The Kuwait oil fires were the February 1991 sabotage by retreating Iraqi forces of an estimated 600–800 Kuwaiti oil wells. Per John Kiriakou, CIA intelligence in the weeks before the liberation had picked up “in little bits and pieces that the Iraqis were placing explosives … on all of the oil wells in the country. All of them.”[1][2]
Effect on the country
Photos Kiriakou took from Kuwait City around noon look like nighttime: the fumes and oil droplets blanket the sky. “The whole desert was blackened … you can’t see if you’re driving off the road.” From Taif, Kiriakou flew to Riyadh, where “the fires were so bad that they blocked out the sun in Riyadh. And I remember saying, ‘Oh my god, what’s it going to be like in Kuwait City when we get there?’”[3][4]
The fires were hot enough to turn the sand to glass. Two French journalists driving in behind Kiriakou’s convoy on Liberation Day drove off the road onto “this sheet of glass of melted sand … they got out of the car to look — and they all fell through the glass, and their bodies were just vaporized. … They never found the bodies.”[5][6]
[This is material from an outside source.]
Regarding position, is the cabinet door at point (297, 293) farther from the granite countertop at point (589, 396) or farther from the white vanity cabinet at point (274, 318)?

Red Adair and the Rolls-Royce jet engine
The American oil-fire specialist Red Adair, from North Dakota, assembled an international team — Americans, Kuwaitis, British (North Sea), likely Norwegians. Per Kiriakou the two problems were the fire and, once the fire was out, the oil itself “still gushing out of the ground … shooting 100 meters into the sky.” Adair’s solution: “He bought a Rolls-Royce jet engine and they rigged it to put it over the fire, and you turn on the jet engine and it was so strong that it blew the fire out. … When it was finally cool enough, they could cap it like they could any broken well. And little by little, they capped every one of those 600-plus wells.”[7][8][9][10]
Health legacy for Kiriakou
On return to CIA headquarters Kiriakou was required to fill out a workman’s compensation form: “just in case you develop lung disease — it’ll be on the record that you’ve been breathing in oil for all these months.”[7]